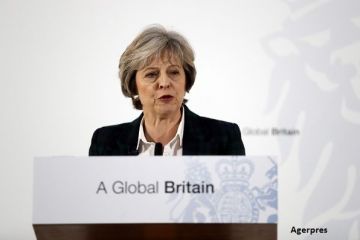 Discurs istoric la Londra. Theresa May a anuntat ruperea totala a Marii Britanii de UE si parasirea pietei unice europene: Vom negocia cel mai bun acord comercial posibil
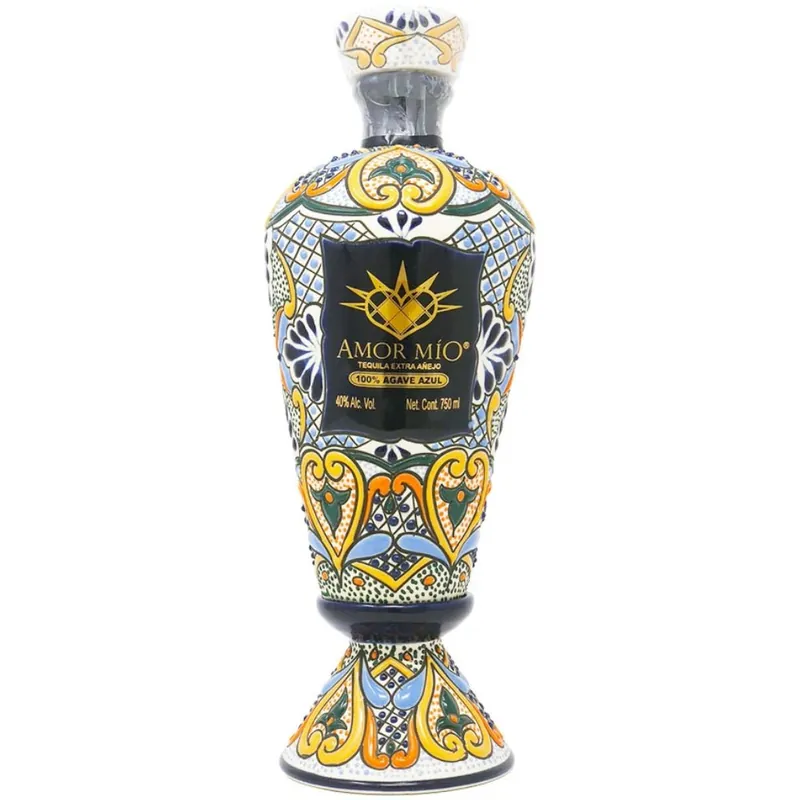 Amor Mío Extra Añejo Tequila Certified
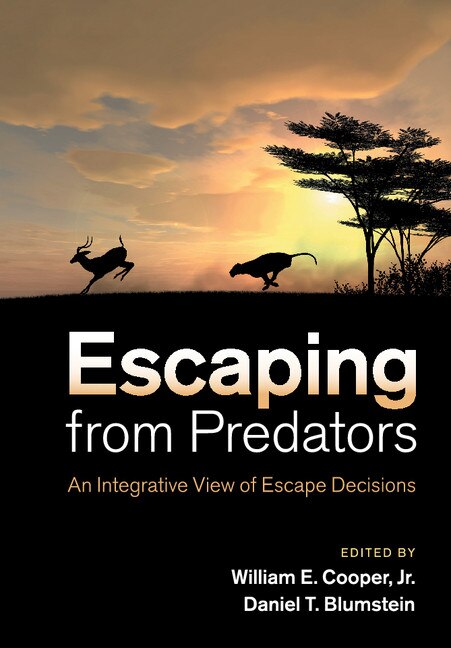 Front cover_Escaping From Predators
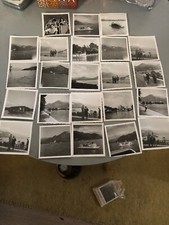 Lot De 23 Anciennes Photos Annecy Lac Haute Savoie Pédalo Vacances Vintage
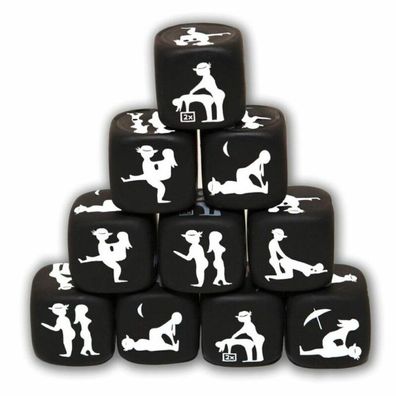 DIABLO Picante - DICE GAME OF Posture BLACK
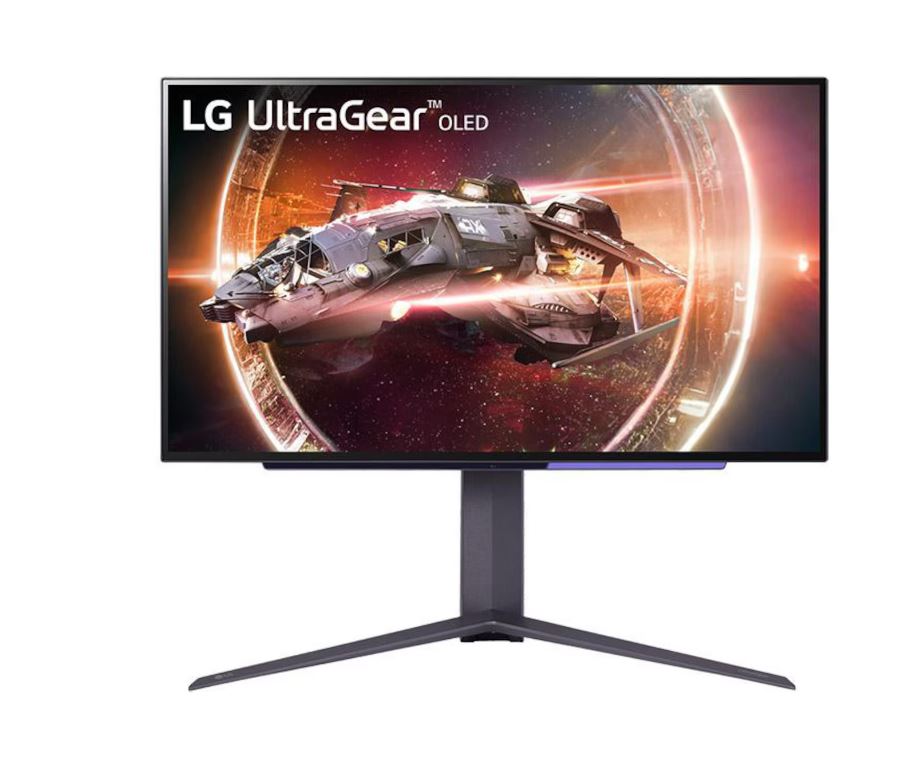 LG UltraGear 27GS95QX-B.AEU 67,3cm (26,5") 16:9 QHD OLED Monitor HDMI/DP 240Hz [Energieklasse F] (27GS95QX-B.AEU)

▬▬▬▬▬▬

[WHAT IS REQUIRED]
A word-for-word copy is required of the lines above from the line with "DIABLO Picante - DICE GAME OF Posture BLACK" through the last line of the data; no other lines and no pictures belong in it.

[OUTPUT OF THE EXERCISE]
 DIABLO Picante - DICE GAME OF Posture BLACK
 LG UltraGear 27GS95QX-B.AEU 67,3cm (26,5") 16:9 QHD OLED Monitor HDMI/DP 240Hz [Energieklasse F] (27GS95QX-B.AEU)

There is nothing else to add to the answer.